I know my guys love chicken feet. Are duck and turkey feet as good for them as chicken feet? Are they kind of interchangeable or would there be some major differences? I am not even sure I can get duck or turkey feet but I might have some sources but I figured I would ask here first.


----------



## Tbarrios333 (May 31, 2009)

OT I know, but a lot of people in my yahoo raw food group like chix feet.
Why do you feed it? Is it a treat or is it like feeding beef tripe?


----------



## Lauri & The Gang (Jun 28, 2001)

Chicken feet are very high in cartilage - very good for dogs joints.

I would be wary of turkey feet simply because turkeys are older when butchered and the feet might be alot tougher than chix.
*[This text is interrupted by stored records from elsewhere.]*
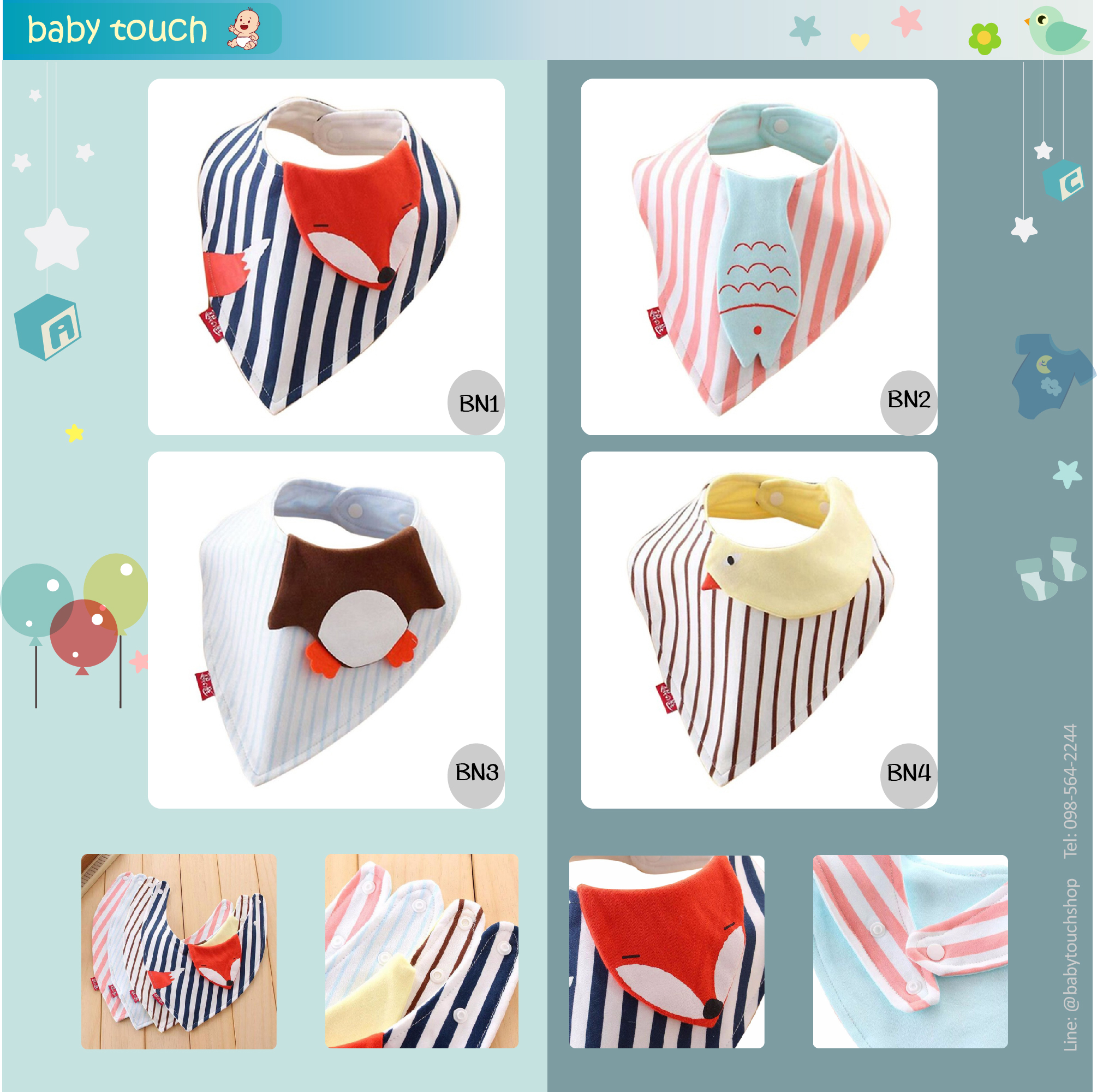 Baby Touch ผ้ากันเปื้อนเด็ก ธรรมชาติ (Bibs - BN)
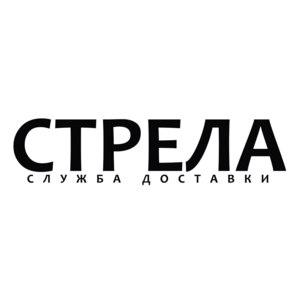"Служба доставки НДК ""Стрела"" фото"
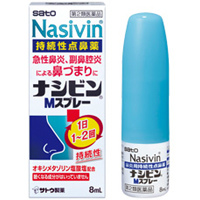 Nasivin M Spray : 8ml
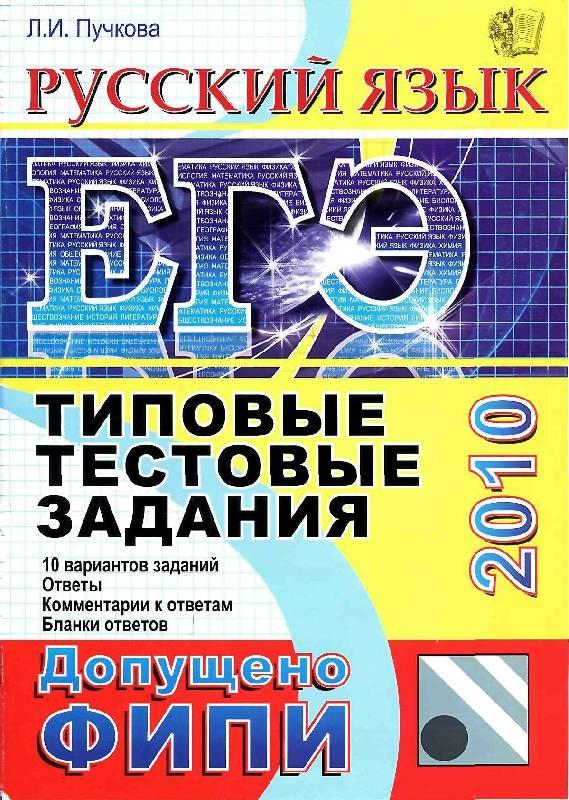 Иллюстрация 1 из 14 для ЕГЭ 2010. Русский язык. Типовые тестовые задания - Лидия Пучкова | Лабиринт - книги. Источник: Юта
Ducks should be younger than turkeys when butchered so I would probably select them over turkey.


----------



## Amaruq (Aug 29, 2001)

Thanks, Lauri. I will keep that in mind.


----------



## Tbarrios333 (May 31, 2009)

Ah, I see, good to know


----------



## aubie (Dec 22, 2008)

I just ordered our first chicken feet. I can't wait to see what the dogs do with them....I already warned DH about the order so he doesn't open up a box and get a scare that I'm starting vodoo or something.


----------



## TANDB (Dec 12, 2005)

I have one dog that likes them and one that won't touch them. I have to say it's a little morbid the first time, watching the dog eating them with finger-like toes hanging out of their mouths


----------



## aubie (Dec 22, 2008)

Are they considered more like a supplement like tripe, recreational or a RMB? If they like them, I'm thinking about one or two every three days?


----------



## KCandMace (Apr 8, 2008)

I just bought some today. A little pricey so I am just using them as a treat. Plus the fact that it is more like skin and bone... doesn't seem "nutritional".


----------



## aubie (Dec 22, 2008)

Mine came in today too...I'm going to give them one later after they finish their meal...I can't wait to see their reactions!


----------



## aubie (Dec 22, 2008)

Anna says: "nom nom nom...me likez chiken feets!!"

They were a success! I think they're a good sorce of glucosamine, since they're basically just cartilage.


----------



## KCandMace (Apr 8, 2008)

Glad she likes them too.


----------